_GIVEN EXERCISE_. Copy only the lines between the one containing "What is the distance that" and the end of the records, both included, leaving out pictures.

--- start ---

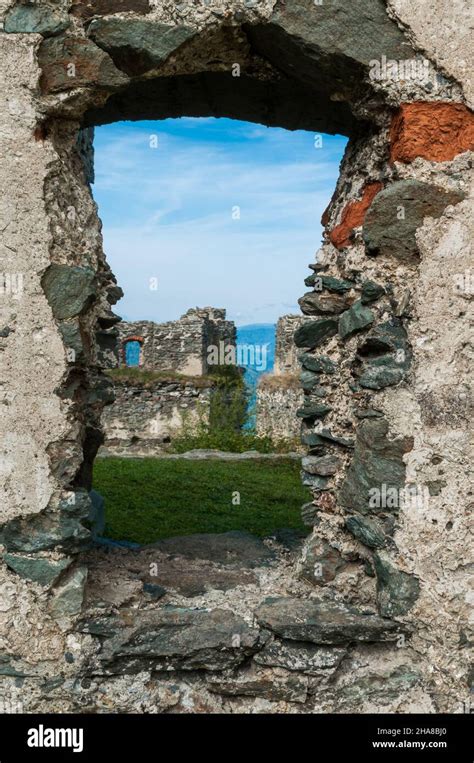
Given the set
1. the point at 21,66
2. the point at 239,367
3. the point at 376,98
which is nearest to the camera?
the point at 21,66

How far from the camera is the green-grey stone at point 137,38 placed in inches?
107

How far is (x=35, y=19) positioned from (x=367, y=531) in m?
2.42

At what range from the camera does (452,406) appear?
111 inches

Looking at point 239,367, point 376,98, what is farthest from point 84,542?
point 239,367

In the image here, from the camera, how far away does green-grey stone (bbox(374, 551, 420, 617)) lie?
2.81 m

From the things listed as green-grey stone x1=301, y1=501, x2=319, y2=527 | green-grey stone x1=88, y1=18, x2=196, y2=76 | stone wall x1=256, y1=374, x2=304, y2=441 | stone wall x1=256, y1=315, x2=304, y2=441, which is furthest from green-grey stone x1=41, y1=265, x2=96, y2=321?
stone wall x1=256, y1=374, x2=304, y2=441

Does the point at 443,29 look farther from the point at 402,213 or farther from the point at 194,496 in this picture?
the point at 194,496

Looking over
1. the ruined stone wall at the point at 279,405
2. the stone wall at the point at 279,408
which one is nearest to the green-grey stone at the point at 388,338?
the stone wall at the point at 279,408

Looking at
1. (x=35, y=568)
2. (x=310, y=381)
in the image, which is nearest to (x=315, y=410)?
(x=310, y=381)

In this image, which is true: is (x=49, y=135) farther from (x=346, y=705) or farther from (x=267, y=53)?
(x=346, y=705)

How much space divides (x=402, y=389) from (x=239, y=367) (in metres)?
16.7

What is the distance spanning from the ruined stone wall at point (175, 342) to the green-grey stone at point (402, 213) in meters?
15.3

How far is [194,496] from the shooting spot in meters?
7.84

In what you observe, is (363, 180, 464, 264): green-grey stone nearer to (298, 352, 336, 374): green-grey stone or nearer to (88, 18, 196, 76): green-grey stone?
(298, 352, 336, 374): green-grey stone
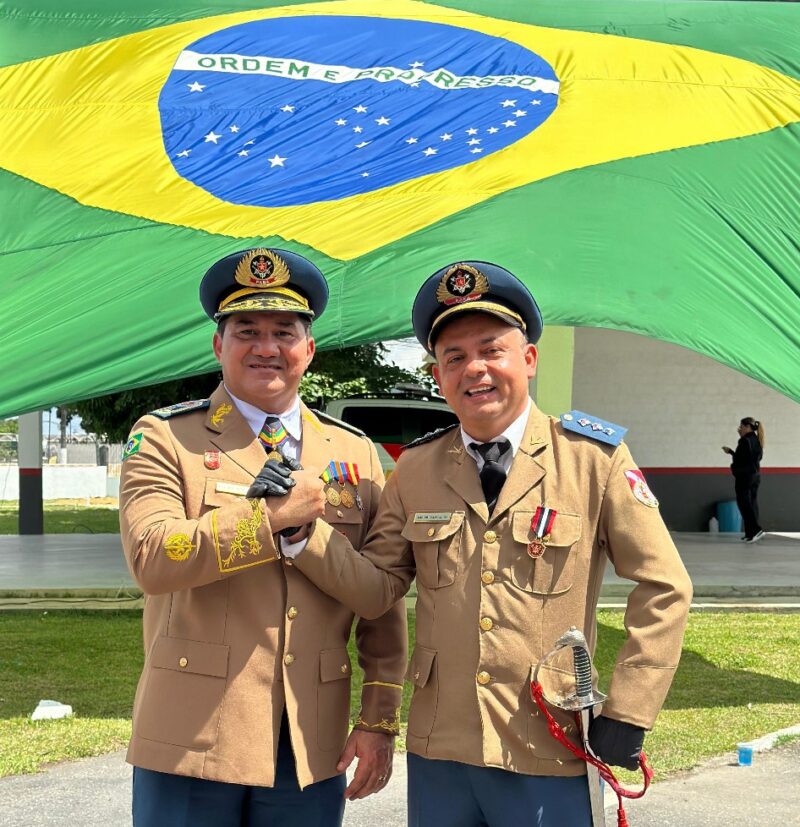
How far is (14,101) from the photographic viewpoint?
7172 mm

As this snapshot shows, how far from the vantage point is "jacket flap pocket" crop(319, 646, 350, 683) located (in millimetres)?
2314

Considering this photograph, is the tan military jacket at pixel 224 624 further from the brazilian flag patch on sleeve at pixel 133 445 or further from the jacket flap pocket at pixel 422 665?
the jacket flap pocket at pixel 422 665

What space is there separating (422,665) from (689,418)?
14381mm

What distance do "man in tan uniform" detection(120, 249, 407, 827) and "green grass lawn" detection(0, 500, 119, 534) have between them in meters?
13.1

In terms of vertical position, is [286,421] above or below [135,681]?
above

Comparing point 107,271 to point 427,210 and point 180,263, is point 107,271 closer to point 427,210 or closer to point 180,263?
point 180,263

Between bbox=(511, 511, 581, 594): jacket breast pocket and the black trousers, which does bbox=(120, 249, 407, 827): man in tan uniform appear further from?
the black trousers

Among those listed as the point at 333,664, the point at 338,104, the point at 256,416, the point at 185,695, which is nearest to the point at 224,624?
the point at 185,695

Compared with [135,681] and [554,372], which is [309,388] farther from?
[135,681]

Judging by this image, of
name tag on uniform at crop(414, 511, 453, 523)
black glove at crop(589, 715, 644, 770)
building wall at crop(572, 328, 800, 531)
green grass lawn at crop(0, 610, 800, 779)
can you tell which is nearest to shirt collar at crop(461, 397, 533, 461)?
name tag on uniform at crop(414, 511, 453, 523)

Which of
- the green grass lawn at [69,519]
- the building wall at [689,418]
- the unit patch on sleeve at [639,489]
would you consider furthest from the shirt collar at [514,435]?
the building wall at [689,418]

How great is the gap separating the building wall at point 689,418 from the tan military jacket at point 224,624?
13.7 meters

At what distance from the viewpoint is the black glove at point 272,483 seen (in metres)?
2.09

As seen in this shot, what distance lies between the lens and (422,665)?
7.39 feet
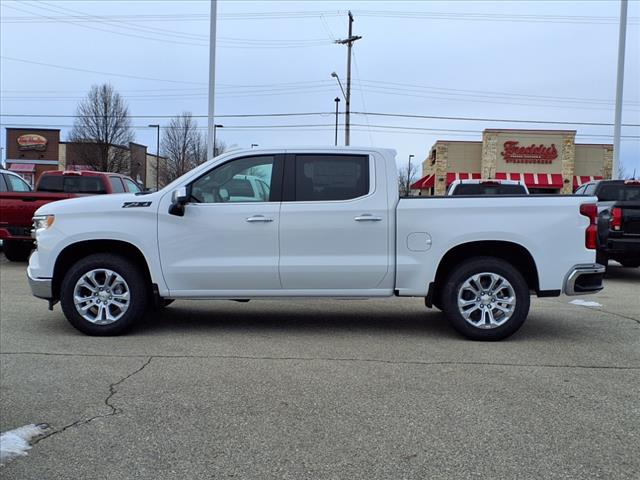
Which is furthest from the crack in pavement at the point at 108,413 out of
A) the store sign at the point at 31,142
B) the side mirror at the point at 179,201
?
the store sign at the point at 31,142

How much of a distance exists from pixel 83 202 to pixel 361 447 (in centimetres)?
428

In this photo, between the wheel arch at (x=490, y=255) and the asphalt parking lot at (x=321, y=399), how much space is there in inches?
23.6

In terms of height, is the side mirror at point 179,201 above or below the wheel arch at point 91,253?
above

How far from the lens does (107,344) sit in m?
6.05

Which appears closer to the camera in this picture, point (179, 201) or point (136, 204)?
point (179, 201)

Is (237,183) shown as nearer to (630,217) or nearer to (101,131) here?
(630,217)

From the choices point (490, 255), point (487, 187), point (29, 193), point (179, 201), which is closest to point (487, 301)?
Answer: point (490, 255)

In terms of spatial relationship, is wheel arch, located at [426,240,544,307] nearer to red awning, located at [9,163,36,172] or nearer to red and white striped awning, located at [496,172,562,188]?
red and white striped awning, located at [496,172,562,188]

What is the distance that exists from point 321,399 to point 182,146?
5085 cm

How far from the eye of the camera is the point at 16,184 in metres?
13.3

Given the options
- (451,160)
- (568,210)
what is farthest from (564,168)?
(568,210)

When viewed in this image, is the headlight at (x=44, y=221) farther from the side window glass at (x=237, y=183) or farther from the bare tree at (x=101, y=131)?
the bare tree at (x=101, y=131)

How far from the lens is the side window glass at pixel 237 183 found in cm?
634

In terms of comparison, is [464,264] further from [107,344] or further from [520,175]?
[520,175]
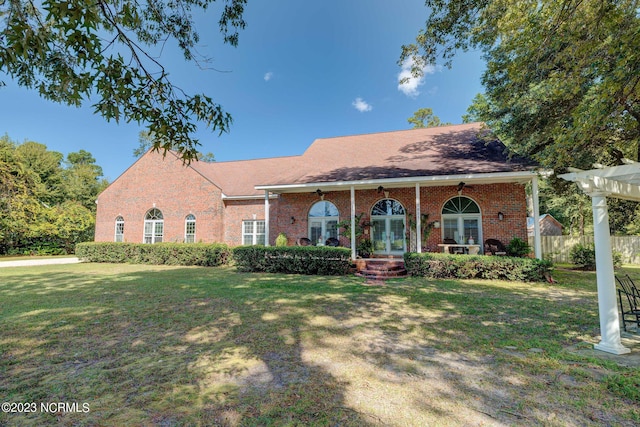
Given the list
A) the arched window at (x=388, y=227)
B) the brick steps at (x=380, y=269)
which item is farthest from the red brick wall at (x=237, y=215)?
the brick steps at (x=380, y=269)

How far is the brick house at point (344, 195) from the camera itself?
12.0 m

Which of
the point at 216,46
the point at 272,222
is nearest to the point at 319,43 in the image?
the point at 272,222

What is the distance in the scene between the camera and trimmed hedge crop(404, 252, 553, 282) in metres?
9.28

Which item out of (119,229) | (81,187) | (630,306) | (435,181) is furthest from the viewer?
(81,187)

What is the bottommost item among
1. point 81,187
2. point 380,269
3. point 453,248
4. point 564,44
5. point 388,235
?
point 380,269

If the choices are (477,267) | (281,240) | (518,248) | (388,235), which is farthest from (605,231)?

--- end ---

_CORRECT ANSWER_.
What is the distance that exists from point 321,399 to point 182,146?
5085 cm

How far from the eye of the camera is the point at 16,184 in metres?
13.3

Given the options
- (451,160)
- (568,210)
what is farthest from (564,168)?
(568,210)

When viewed in this image, is the headlight at (x=44, y=221) farther from the side window glass at (x=237, y=183) or farther from the bare tree at (x=101, y=131)?
the bare tree at (x=101, y=131)

How far from the lens is the side window glass at pixel 237 183 found in cm?
634

In terms of comparison, is [464,264] further from [107,344] or further from [520,175]?
[520,175]
Given the list
A) the arched window at (x=388, y=227)
B) the brick steps at (x=380, y=269)
which item is farthest from the red brick wall at (x=237, y=215)?
the brick steps at (x=380, y=269)

How far is the brick house at point (344, 195) from the camera itself?
12.0 m

Which of
the point at 216,46
the point at 272,222
is nearest to the point at 319,43 in the image?
the point at 272,222

What is the distance in the scene between the camera and trimmed hedge crop(404, 252, 553, 282) in metres?
9.28

Which item out of (119,229) | (81,187) | (630,306) | (435,181) is furthest from the viewer?
(81,187)

What is the bottommost item among
1. point 81,187
2. point 380,269
3. point 453,248
4. point 564,44
5. point 388,235
?
point 380,269

If the choices are (477,267) | (281,240) | (518,248) | (388,235), which is farthest from (605,231)?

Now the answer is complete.